Remove all punctuation AND the values after it at end of string in R

Asked 13/9, 2024 at 3:20 Answered 13/9, 2024 at 7:26

I have a ID variable that comes from 35 different hospitals, so has varying different arrangements of the variable, and sometimes it has the same root ID number with a secondary line number - e.g. -1, /a, _1 etc.

I want to remove the punctuation, and whatever comes after that punctuation, leaving just the root ID number.

I have currently managed to write out individual lines of code for each different iteration, but I was wondering if there was a more elegant way so that next year when the data comes in I don't need to check for different arrangements?

On someone else's question I managed to find a way to remove the brackets and all the text within the brackets, but I can't seem to figure out how to manipulate it for my purposes

df$patid<- gsub("\\s*\$[^\$]+\\)","",df$patid)

I tried these two codes without success

df$patid<- gsub("\\[:punct:]s*$","", df$patid)
df$patid<- gsub("\\[:alnum:]s*$","", df$patid)

I also tried the clean function, which removed all the punctuation, but kept the numbers/characters after them, so that wasn't it.

example of my current code (not all possible iterations) - These do work

df$patid<- gsub("\\-1$", "", df$patid)
df$patid<- gsub("\\-2$", "", df$patid)
df$patid<- gsub("\\-3$", "", df$patid)
df$patid<- gsub("\\-a$", "", df$patid)
df$patid<- gsub("\\-A$", "", df$patid)
df$patid<- gsub("\\-b$", "", df$patid)
df$patid<- gsub("\\-B$", "", df$patid)
df$patid<- gsub("\\b", "", df$patid)
df$patid<- gsub("\\/dd", "", df$patid)

Am not tied to gsub, am open to different methods.

Example of ID numbers

patid<- c("MB-13-169454", "MB-13-179455", "MB-13-212235.1", "MB-13-212235.2", "MB-13-224683", "570548260-2", "570548260-3", "1458629P-2", "1139093D-2", "8253015N/2", "8253015N/3", "M255858/1", "M255858/2", "8494392Q/2", "9296741B/2", "04152341421/A", "04152341421/B", "04152640475/B", "04152821164/A", "G140381883_1", "G140381883_2", "G140880774_1", "G140880774_2")

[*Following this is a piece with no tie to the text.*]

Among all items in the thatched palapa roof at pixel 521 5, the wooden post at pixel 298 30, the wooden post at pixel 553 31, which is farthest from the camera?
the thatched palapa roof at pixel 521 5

Apologies if this has been answered somewhere already

Enigmatic answered 13/9, 2024 at 3:20 Comment(6)

Just wonder if your real intention was actually removing a punctuation other than - + numbers at the end of the string. Was it? I see MB-13-169454 in your input, and Tim's solution returns this "code" unchanged, is it expected? – Prussiate 13/9, 2024 at 7:35

Tim's solution works exactly as I had hoped. I put the MB-13-169454 as an example of an ID that I didn't want manipulated, as this would be a root patient ID, rather than a duplicate – Enigmatic 13/9, 2024 at 8:18

So, if there is 8253015N/21, you want to keep it as is or return 8253015N? – Prussiate 13/9, 2024 at 9:8

Ideally return it as 8253015N – Enigmatic 13/9, 2024 at 9:10

Then how do we tell MB-13-169454 from 8253015N/21? A number of alphanumerics at the end of the string? – Prussiate 13/9, 2024 at 9:11

I don't know sorry - it's a really messy database – Enigmatic 16/9, 2024 at 0:42

A literal regex for what you described would be:

[[:punct:]][^[:punct:]]*$

This would match a final punctuation character, followed by anything which follows it, until the end of the string.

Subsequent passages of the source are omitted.